Dernier marché de nuit de l'été, veille du 15 août, les anciens sont assis place du kiosque.
« C'est vrai, aujourd'hui, nous avons les marchés de nuit mais que sont devenues les grandes foires comme celle du 16 août ? » déclare d'un d'eux.
Effectivement, la foire du 16 août de Vic-Fezensac remonte loin dans le temps puisqu'on en trouve la trace dans l'annuaire du Gers en 1874.
Les points de vente de la foire se répartissaient sur toute la ville : le bétail place Mahomme, les moutons au Barry, les chevaux derrière l'église, les porcs sous les grands ormes.
Les souvenirs jaillissent...
Petits gris
Les orages d'été étaient plus fréquents qu'aujourd'hui et on utilisait moins de pesticides, on pratiquait beaucoup moins l'écobuage et les escargots étaient nombreux sur les peyrusquets.
Après la plus petite averse, on partait à la chasse et on plaçait « les petits gris » au grenier en prenant soin de dresser une muraille de cendre pour éviter les évasions.
On les arrosait de temps en temps pour les faire « corner » et qu'ils se nourrissent de la farine de maïs qu'on leur donnait.
Après avoir gardé la quantité nécessaire pour les escargolades familiales, on mettait le reste à la vente pour la foire du 16 août.

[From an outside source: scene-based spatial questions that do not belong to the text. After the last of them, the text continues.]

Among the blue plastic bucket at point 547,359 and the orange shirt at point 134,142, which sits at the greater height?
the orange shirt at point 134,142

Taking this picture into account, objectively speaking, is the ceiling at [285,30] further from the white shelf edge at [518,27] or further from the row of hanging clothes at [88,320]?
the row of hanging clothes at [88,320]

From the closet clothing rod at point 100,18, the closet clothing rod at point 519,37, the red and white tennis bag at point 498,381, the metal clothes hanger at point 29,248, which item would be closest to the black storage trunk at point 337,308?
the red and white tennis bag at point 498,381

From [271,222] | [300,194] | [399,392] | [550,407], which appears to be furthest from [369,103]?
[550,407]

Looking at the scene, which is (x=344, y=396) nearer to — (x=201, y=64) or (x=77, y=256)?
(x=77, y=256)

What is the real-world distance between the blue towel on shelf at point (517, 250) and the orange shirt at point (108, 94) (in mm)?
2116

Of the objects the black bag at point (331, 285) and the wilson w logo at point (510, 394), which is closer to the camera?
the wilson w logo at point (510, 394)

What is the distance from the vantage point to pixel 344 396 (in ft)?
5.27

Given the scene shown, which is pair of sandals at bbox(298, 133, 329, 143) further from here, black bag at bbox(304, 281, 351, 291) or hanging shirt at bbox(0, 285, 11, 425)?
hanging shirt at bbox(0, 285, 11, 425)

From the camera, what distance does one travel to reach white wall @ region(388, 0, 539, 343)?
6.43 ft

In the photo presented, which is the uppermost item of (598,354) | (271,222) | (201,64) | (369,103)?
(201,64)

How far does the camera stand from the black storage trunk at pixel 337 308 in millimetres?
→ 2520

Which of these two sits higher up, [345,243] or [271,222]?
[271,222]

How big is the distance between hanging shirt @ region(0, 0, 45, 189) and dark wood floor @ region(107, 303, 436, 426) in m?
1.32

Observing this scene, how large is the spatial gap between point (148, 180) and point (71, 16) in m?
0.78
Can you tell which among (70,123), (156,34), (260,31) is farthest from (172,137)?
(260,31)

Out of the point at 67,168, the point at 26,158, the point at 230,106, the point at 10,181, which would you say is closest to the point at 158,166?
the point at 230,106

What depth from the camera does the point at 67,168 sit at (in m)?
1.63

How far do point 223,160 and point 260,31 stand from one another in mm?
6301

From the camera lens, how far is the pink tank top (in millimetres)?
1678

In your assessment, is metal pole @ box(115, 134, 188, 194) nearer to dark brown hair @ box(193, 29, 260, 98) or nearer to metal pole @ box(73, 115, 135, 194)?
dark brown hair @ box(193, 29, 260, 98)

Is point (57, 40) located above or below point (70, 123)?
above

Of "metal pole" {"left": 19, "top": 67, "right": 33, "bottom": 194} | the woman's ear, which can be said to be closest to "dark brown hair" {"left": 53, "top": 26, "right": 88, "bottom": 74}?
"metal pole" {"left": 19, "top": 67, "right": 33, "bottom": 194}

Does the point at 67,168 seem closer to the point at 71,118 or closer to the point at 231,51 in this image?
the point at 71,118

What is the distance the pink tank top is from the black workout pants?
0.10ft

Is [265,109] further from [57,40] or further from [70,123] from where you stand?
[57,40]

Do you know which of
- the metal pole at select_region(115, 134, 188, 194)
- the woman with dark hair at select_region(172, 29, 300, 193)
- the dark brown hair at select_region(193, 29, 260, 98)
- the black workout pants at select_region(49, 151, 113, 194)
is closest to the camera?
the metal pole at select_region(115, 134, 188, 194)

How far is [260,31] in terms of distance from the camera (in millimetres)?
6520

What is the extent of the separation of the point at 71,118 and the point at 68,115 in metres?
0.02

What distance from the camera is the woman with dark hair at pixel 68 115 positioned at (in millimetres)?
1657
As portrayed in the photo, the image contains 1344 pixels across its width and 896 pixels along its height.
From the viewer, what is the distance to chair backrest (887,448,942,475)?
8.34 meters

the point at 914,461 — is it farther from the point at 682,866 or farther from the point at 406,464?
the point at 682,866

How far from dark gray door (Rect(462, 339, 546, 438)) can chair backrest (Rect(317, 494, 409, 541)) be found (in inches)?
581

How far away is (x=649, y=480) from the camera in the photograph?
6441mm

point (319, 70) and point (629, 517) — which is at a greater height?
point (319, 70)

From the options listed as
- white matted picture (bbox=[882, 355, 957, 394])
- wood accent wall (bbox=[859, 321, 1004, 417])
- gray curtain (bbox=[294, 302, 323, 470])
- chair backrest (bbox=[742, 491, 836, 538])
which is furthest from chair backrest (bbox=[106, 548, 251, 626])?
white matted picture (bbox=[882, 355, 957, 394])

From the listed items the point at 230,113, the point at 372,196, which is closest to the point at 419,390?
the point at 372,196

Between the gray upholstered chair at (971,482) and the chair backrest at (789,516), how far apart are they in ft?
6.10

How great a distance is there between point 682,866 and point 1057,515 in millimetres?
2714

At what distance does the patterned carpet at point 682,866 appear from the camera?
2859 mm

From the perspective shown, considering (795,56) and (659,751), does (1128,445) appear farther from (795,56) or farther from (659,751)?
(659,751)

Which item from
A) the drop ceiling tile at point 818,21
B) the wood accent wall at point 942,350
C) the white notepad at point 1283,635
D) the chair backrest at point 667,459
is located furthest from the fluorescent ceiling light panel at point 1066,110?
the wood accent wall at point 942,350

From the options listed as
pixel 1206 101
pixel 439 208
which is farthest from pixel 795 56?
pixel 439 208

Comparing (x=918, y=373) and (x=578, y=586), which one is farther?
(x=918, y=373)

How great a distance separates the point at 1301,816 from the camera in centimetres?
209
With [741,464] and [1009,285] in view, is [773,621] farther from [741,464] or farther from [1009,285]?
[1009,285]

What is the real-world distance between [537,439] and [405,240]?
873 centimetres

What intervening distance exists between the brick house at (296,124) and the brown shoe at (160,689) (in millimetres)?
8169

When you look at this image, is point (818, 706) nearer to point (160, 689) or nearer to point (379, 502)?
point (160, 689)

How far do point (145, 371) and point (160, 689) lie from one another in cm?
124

Ainsi, il y avait de nombreuses caisses de gastéropodes que venaient acheter les restaurateurs car cette foire aux escargots était réputée.
Les furets
Les transactions se faisaient sur les peyris, les marches en face le kioque où se tenait un autre point de vente, celui des furets.
Avant l'arrivée de la myxomatose, le lapin pullulait au point d'être considéré comme nuisible.
Et comme le tir au fusil était coûteux et qu'on n'achetait pas toujours le permis de chasse, on avait recours au furet, petit mustélidé voisin du putois.
On le glissait dans les galeries et il allait débusquer le lapin qu'on capturait dans une bourse.
Par conséquent, des éleveurs proposaient dans des cages grillagées des familles de furets, des blancs peu cotés et des putoisés plus combattifs.
Les transactions d'achat portaient sur le prix mais surtout sur le comportement de l'animal.
En effet, le furet possède des dents aigües. Le vendeur s'efforçait donc de montrer qu'il était « gentil » et il le promenait sur son bras, présentait ses doigts devant sa gueule. L'acheteur était alors conquis et l'animal était mis dans une poche en tissu.
Titin ou Titine – car tels étaient le nom de baptême selon le sexe - étaient d'excellents auxiliaires de chasse et contribuaient à améliorer la quantité de protéines dans la marmite familiale.
Des choux et du bétail !
Se vendaient également des centaines de plants de choux car ce légume était la base avec la pomme de terre et le haricot sec des soupes d'hiver.
De plus, au printemps, on se régalait des « broûtes », repousses nées sur les pieds de choux laissés en terre. On repiquait ces plants de choux le plus près de la mare car il fallait les arroser très souvent.
Le bétail était en grand nombre au foirail, place Mahomme. Il était conduit à la foire par des spécialistes « les toucadous » .
En entrant en vile, ils étaient bénis par le curé.
Le choix ne manquait pas pour l'acheteur qui arpentait les allées de la foire.
Mais au-delà des marchandises, cette foire d'août était avant tout une ambiance, un état d'esprit...une âme.